# Selection
>> BEGIN
As I'm reading Morris Berman's Coming to Our Senses: Body and Spirit in the Hidden History of the West, I am continually struck by moments of keen insight and wisdom. A good book is that way, isn't it? Chords are sounded, and notes are rung true on the scale of human experience.
Berman makes the point that what we consider objectivity, and "hard" science, and fact, are really only the remains of a process that began as movement and interaction and gradual realization. The shells and tools and implements of war that remain behind long ages after living creatures inhabited the earth are not the essence of what those creatures were. They were thinking, singing, making love, arguing, imagining, looking, sensing, wishing, yearning . . . They were more than tool-makers and war-makers. Yet we have no lasting evidence of the "soft" side of their experience. Only cave paintings and works of art and literature. And those don't last long enough to help us enter the world of the primeval man that we wish to know better.
>> END
# Excerpted data
>> BEGIN
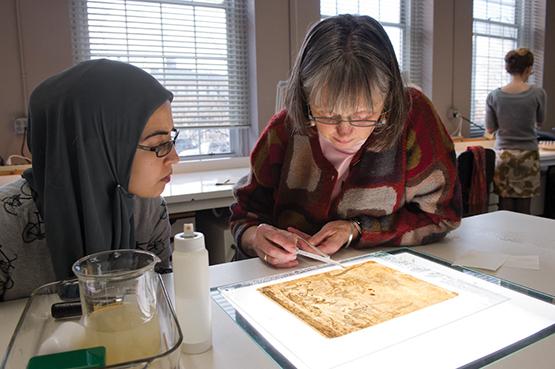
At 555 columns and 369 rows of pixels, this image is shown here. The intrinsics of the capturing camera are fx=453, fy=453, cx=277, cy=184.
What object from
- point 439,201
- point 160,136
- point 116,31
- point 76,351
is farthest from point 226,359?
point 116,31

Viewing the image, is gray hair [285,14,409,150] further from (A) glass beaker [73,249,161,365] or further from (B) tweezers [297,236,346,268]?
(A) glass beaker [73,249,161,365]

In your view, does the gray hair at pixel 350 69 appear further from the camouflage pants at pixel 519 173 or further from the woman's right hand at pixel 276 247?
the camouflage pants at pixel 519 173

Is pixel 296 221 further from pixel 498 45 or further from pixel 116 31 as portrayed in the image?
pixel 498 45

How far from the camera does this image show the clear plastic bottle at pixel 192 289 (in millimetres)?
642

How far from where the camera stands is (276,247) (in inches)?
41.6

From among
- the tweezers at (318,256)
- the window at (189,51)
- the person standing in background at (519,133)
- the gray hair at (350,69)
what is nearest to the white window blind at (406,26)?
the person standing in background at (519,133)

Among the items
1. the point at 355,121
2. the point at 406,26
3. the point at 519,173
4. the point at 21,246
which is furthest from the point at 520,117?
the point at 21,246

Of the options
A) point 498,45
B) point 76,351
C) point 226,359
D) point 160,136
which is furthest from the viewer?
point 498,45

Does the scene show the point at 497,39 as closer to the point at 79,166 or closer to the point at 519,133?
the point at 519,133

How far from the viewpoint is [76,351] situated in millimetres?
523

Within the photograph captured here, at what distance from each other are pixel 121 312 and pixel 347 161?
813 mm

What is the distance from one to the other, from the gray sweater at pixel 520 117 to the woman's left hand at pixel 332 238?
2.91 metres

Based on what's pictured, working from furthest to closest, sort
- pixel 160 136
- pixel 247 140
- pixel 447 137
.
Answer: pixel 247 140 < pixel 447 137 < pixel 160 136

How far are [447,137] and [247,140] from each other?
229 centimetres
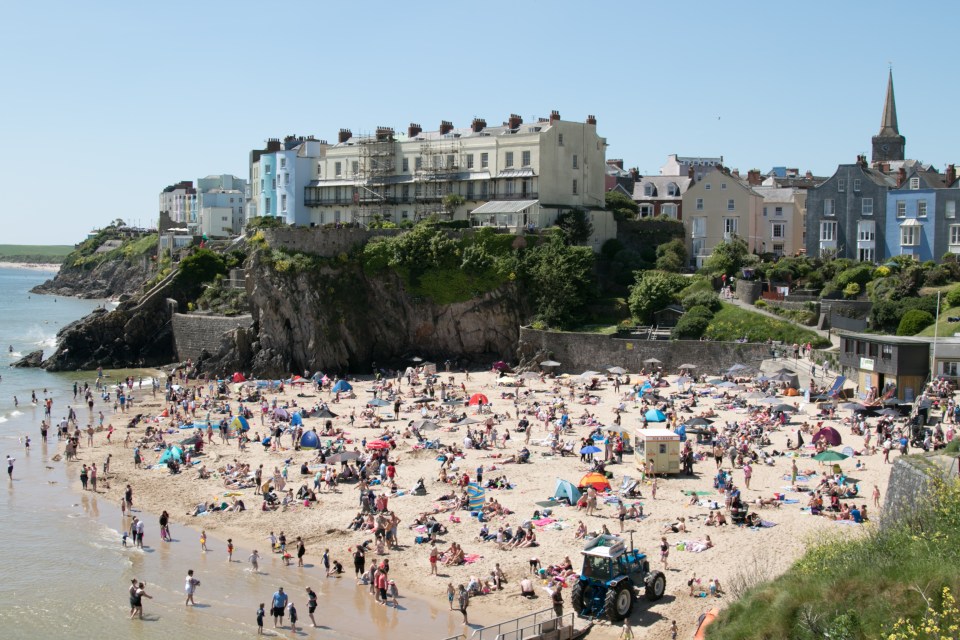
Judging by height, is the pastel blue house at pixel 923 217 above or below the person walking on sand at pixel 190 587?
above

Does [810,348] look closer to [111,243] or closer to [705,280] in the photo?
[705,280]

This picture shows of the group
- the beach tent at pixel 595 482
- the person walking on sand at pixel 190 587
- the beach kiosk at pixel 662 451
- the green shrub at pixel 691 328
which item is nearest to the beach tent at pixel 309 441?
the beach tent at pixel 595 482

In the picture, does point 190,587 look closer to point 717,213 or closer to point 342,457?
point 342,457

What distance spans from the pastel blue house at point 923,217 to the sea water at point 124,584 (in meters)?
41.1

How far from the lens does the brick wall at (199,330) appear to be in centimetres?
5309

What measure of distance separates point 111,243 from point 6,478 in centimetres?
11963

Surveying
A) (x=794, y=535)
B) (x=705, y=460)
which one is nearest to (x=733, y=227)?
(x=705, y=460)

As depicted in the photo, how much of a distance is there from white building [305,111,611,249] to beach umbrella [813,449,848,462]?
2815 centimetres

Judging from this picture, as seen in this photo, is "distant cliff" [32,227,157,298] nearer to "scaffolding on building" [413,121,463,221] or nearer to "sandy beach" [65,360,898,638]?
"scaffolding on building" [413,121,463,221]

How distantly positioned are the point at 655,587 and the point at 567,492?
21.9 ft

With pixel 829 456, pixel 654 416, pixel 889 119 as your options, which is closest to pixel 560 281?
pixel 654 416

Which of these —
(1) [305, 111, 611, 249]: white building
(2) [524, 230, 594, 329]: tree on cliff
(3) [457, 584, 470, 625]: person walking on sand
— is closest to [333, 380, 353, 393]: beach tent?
>> END
# Given instruction
Can you pick up the reflection on Berman's book after its last sentence and carry it on from there? The listing comes from a different source than the reflection on Berman's book.

# Task result
The process of making, and the experience of living, are lost in the flow of time. All that remains are the products of the work. Like Shelley's Ozymandias, whose statue proclaims its omnipotence even as the king himself has disappeared into the sands of the desert. The king's lived experience has vanished. The sculptor's has nearly vanished as well. All we have is the sculptor's interpretation of the king and our interpretation of the stone that remains.
For me, fiction and poetry are important because they (can) capture(s) lived experience in all its richness and complexity. They do not (at their best) reduce life to facts and products. Instead, they encourage us to attend to processes, moments, and meanings as they emerge from lived experience. They provide us with an extension of our own lived experience--a broader world that we can enter with complete engagement, not as scientists uncovering fossils but as new inhabitants of a living fictional world. Lived experience, and the sharing of lived experience, and the broader understanding of lived experience, are what liberal arts education should be all about.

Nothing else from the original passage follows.